17.10.2016, 10:22 Uhr

Kaiserwinkl-Bürgermeister wollen gemeinsame Regionalwährung

TVB-Obmann Gerd Erharter, Kassier Andreas Schermer, Adam Aigner, Bgm. Georg Kitzbichler, Dieter Wittlinger, Vinzenz Schlechter, Obmann Hans Knoll, Bgm. Richard Dagn, WK-Obmann Klaus Lackner und Melanie Steinbacher vom Leaderverein. (Foto: Eberharter)
BEZIRK (be). Den Entscheidungsträgern der Region hat Hans Knoll, Obmann des Vereins „Griaß Di!“, eine Gutscheinaktion vorgestellt, die schon am 1. Oktober gestartet wurde.

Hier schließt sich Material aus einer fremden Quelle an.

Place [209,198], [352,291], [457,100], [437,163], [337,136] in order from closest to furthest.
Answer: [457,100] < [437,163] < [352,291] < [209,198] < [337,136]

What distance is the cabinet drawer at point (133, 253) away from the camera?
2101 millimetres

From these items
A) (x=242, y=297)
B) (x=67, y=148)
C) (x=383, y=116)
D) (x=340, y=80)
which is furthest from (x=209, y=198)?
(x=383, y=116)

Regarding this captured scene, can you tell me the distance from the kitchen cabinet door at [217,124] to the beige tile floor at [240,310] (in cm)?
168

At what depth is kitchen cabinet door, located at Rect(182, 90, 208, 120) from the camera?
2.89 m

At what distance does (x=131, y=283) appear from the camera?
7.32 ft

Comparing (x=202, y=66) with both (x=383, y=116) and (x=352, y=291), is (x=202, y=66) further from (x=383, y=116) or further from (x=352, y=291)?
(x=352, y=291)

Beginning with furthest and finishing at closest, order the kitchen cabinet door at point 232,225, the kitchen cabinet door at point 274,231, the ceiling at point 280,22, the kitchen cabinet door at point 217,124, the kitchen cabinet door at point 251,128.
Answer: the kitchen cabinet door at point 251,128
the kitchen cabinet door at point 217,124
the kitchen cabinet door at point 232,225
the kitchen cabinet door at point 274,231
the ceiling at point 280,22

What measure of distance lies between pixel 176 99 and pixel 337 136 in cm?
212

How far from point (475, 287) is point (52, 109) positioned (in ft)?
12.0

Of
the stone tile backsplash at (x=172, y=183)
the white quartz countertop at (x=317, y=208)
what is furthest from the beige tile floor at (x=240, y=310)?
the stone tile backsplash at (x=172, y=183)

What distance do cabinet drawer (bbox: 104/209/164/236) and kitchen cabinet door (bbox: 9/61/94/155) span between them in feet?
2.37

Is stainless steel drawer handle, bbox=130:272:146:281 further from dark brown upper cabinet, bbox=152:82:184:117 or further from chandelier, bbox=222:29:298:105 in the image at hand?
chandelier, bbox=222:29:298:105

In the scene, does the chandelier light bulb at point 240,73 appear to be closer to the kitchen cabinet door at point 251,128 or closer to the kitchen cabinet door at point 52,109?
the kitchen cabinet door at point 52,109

„Die Erfahrungen mit Gutscheinen in anderen Orten ist sehr gut“, beteuerte Klaus Lackner, Obmann der Wirtschaftskammer Kitzbühel bei der Präsentation. Über 90 Betriebe sind bereits dabei, bei ihnen kann man die Gutscheine einlösen. Schon einmal hat der Verein allein in Kössen eine derartige Aktion gestartet und konnte dabei, von November bis Jänner, eine Auflage 13.000,- Euro lukrieren. Diesmal wurden Einweg-Gutscheine im Wert von 500.000,- Euro aufgelegt (in 10,- und 20,- Euro-Wert) und die Ausgabe erfolgt über die Bankstellen und Tourismusbüros im Kaiserwinkl, sowie über eine Tankstelle in Kössen, welche die Wochenendausgabe abdeckt. Der Verkauf in den ersten Tagen zeigte bereits, dass ein brauchbarer Start hingelegt wurde.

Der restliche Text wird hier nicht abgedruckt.